Details
-
Suggestion
-
Resolution: Fixed
Description
NOTE: This suggestion is for Confluence Server. Using Confluence Cloud? See the corresponding suggestion.
This has caused outages for our own internal instances and some customers as well. To mitigate this risk I would like to add this param to the setenv scripts for all Server and DC customers:
-XX:G1ReservePercent=20
To-space allocation failures are very very slow, due to some bugs in the JDK which have been fixed in Java 9. We need to avoid these collections where possible.

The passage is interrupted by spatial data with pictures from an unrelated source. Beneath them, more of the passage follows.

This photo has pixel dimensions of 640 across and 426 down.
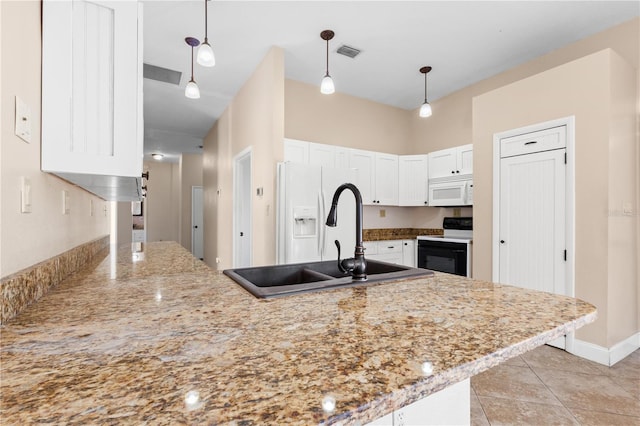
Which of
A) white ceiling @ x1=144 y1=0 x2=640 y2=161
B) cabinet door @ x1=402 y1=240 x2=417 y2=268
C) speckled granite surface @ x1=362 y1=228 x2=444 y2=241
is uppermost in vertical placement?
white ceiling @ x1=144 y1=0 x2=640 y2=161

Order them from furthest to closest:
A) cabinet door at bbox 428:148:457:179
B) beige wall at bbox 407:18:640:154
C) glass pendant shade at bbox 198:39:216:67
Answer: cabinet door at bbox 428:148:457:179, beige wall at bbox 407:18:640:154, glass pendant shade at bbox 198:39:216:67

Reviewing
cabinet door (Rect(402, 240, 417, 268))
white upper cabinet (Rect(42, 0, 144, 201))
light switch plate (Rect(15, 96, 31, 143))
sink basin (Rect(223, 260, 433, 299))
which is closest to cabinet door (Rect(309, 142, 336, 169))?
cabinet door (Rect(402, 240, 417, 268))

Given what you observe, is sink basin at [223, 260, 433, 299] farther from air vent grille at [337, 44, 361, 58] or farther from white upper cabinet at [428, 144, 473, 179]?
white upper cabinet at [428, 144, 473, 179]

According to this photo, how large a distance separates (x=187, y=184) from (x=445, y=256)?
7.08 m

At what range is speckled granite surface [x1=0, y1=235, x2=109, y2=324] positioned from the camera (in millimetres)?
751

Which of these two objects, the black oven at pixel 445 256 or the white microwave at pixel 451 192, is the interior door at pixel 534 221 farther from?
the white microwave at pixel 451 192

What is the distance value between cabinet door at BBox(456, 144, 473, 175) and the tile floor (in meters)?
2.28

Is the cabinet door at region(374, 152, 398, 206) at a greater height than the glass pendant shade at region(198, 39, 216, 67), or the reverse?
the glass pendant shade at region(198, 39, 216, 67)

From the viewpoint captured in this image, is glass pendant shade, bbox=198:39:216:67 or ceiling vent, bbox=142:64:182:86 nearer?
glass pendant shade, bbox=198:39:216:67

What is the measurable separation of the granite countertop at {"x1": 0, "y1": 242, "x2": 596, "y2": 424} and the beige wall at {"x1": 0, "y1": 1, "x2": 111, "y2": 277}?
0.18 m

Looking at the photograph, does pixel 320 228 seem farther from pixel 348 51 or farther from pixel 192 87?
pixel 348 51

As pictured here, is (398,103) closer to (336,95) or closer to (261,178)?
(336,95)

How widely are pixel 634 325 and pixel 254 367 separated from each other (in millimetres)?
3647

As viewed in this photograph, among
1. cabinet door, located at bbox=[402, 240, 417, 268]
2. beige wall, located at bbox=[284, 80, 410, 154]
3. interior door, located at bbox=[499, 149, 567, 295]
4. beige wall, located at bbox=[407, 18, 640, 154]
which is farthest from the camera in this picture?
cabinet door, located at bbox=[402, 240, 417, 268]
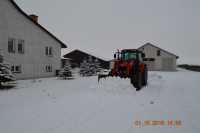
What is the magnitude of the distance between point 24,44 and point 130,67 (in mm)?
12909

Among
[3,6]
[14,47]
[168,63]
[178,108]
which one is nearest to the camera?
[178,108]

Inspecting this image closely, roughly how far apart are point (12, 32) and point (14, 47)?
150cm

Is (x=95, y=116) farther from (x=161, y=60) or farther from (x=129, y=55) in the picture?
(x=161, y=60)

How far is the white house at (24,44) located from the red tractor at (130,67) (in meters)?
10.6

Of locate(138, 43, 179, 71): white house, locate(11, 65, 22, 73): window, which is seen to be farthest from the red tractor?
locate(138, 43, 179, 71): white house

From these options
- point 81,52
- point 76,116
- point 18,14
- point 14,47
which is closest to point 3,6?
point 18,14

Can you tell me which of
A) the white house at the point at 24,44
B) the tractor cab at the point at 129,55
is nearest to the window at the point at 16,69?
the white house at the point at 24,44

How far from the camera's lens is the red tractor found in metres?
12.2

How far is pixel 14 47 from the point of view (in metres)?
19.6

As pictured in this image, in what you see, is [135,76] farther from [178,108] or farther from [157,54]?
[157,54]

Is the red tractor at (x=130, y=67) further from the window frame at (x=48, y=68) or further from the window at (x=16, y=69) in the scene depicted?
the window frame at (x=48, y=68)

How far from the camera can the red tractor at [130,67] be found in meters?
12.2

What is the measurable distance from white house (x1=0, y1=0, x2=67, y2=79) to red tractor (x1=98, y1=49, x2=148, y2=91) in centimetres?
1056

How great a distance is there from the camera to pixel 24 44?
20641mm
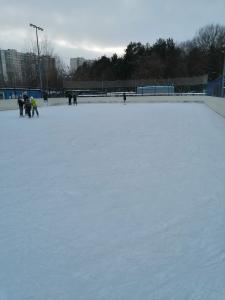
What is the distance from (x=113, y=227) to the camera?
2814 millimetres

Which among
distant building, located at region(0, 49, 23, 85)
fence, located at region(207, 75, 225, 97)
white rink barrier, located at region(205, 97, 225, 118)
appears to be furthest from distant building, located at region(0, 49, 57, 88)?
white rink barrier, located at region(205, 97, 225, 118)

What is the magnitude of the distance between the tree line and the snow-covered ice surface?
4571 centimetres

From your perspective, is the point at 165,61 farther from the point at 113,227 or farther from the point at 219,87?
the point at 113,227

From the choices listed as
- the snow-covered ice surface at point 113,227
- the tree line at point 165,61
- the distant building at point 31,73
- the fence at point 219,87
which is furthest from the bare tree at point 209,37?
the snow-covered ice surface at point 113,227

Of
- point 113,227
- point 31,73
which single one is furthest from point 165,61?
point 113,227

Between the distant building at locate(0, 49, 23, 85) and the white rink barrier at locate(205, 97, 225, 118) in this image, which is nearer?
the white rink barrier at locate(205, 97, 225, 118)

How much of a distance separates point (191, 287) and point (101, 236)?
3.14 feet

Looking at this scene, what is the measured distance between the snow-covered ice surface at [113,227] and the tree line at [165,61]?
45708 millimetres

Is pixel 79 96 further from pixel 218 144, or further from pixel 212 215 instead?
pixel 212 215

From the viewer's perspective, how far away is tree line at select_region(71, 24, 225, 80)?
163ft

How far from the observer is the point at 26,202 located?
138 inches

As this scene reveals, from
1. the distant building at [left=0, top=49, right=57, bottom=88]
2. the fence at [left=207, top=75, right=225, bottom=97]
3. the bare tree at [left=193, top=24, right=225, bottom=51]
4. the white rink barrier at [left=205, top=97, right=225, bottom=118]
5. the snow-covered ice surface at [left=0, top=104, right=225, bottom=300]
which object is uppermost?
the bare tree at [left=193, top=24, right=225, bottom=51]

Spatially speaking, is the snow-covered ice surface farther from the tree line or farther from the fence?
the tree line

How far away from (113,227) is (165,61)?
53.2 m
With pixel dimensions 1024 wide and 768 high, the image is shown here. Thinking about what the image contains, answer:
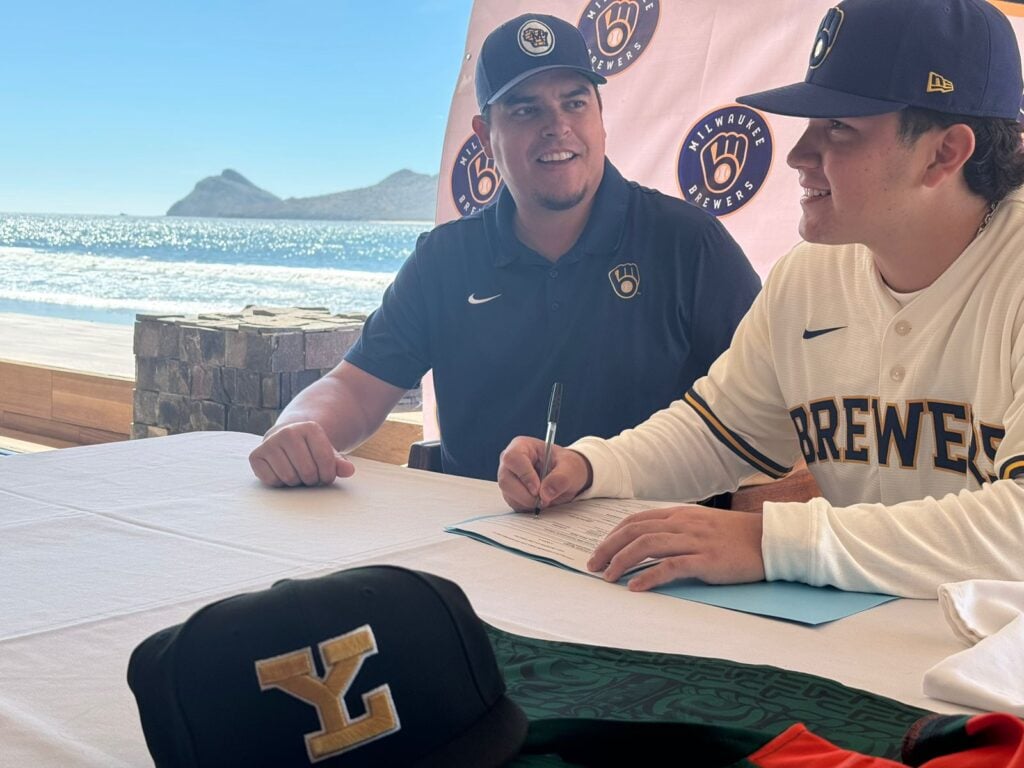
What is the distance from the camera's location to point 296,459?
144 cm

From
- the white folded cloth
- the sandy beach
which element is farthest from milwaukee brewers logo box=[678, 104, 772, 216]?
the sandy beach

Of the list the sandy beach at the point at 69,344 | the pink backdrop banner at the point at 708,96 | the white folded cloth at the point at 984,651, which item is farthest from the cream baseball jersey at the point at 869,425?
the sandy beach at the point at 69,344

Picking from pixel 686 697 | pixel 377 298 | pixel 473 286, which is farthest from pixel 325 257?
pixel 686 697

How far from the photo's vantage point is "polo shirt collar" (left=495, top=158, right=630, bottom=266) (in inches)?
78.6

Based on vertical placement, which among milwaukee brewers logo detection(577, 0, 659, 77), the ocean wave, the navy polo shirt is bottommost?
the ocean wave

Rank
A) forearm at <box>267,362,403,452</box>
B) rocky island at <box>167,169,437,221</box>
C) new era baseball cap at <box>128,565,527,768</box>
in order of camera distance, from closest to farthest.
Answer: new era baseball cap at <box>128,565,527,768</box>
forearm at <box>267,362,403,452</box>
rocky island at <box>167,169,437,221</box>

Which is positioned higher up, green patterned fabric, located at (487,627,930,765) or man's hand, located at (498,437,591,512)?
man's hand, located at (498,437,591,512)

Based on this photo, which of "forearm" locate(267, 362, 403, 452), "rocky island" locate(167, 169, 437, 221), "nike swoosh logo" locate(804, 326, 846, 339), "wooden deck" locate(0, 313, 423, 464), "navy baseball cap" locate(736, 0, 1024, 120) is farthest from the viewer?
"rocky island" locate(167, 169, 437, 221)

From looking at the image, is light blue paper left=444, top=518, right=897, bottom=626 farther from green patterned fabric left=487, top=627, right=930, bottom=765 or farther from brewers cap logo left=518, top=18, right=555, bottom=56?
brewers cap logo left=518, top=18, right=555, bottom=56

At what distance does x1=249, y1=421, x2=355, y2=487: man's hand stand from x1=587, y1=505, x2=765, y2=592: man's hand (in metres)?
0.50

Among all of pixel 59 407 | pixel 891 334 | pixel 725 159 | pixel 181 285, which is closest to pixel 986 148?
pixel 891 334

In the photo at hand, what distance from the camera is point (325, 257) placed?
22.7 m

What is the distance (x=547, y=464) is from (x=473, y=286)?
0.75 m

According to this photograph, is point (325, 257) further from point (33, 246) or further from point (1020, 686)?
point (1020, 686)
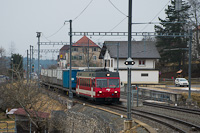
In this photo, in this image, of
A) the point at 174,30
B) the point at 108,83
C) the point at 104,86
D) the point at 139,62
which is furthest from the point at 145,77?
the point at 104,86

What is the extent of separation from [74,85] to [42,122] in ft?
42.3

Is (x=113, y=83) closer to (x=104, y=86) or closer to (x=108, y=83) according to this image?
(x=108, y=83)

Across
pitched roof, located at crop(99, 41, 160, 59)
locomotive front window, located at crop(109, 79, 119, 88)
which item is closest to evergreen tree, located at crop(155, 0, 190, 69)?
pitched roof, located at crop(99, 41, 160, 59)

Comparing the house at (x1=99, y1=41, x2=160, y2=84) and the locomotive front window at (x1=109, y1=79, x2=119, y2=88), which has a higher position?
the house at (x1=99, y1=41, x2=160, y2=84)

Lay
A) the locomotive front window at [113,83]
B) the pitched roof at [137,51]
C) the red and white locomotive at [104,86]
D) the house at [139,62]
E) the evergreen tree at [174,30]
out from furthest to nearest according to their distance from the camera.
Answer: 1. the evergreen tree at [174,30]
2. the pitched roof at [137,51]
3. the house at [139,62]
4. the locomotive front window at [113,83]
5. the red and white locomotive at [104,86]

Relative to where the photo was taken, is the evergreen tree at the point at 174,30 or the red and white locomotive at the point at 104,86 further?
the evergreen tree at the point at 174,30

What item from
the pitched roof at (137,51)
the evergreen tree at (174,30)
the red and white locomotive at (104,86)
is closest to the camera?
the red and white locomotive at (104,86)

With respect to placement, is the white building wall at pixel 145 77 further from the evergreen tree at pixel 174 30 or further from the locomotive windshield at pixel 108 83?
the locomotive windshield at pixel 108 83

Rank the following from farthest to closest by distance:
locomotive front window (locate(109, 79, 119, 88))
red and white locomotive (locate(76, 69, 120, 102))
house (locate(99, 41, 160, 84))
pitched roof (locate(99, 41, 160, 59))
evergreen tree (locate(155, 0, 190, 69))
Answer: evergreen tree (locate(155, 0, 190, 69))
pitched roof (locate(99, 41, 160, 59))
house (locate(99, 41, 160, 84))
locomotive front window (locate(109, 79, 119, 88))
red and white locomotive (locate(76, 69, 120, 102))

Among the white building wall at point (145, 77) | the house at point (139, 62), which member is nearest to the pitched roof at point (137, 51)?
the house at point (139, 62)

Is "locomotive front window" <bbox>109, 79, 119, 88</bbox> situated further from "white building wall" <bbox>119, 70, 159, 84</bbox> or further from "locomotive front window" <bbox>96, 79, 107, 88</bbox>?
"white building wall" <bbox>119, 70, 159, 84</bbox>

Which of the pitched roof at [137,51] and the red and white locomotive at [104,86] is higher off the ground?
the pitched roof at [137,51]

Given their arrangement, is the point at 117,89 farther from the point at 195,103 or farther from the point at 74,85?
the point at 74,85

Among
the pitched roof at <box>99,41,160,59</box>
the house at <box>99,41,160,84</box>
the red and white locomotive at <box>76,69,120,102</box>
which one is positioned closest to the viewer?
the red and white locomotive at <box>76,69,120,102</box>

To briefly explain what this param does - G1GC splits the heap into regions and allocates those regions to Eden, Survivor and Tenured. When an object needs to be promoted from Eden to Survivor (for example), there needs to be enough room in a region which has been allocated to Survivor, or the heap needs to allocate a new region. If all regions are allocated, you get these failures, and you will then see 30s-1m long pauses (or worse).
The heap maintains a certain percentage of regions free in order to try to mitigate this scenario - 10% by default. This parameter will bump that up to 20%. On our internal instances this was enough to eliminate to-space allocation failures entirely, and stopped our outages.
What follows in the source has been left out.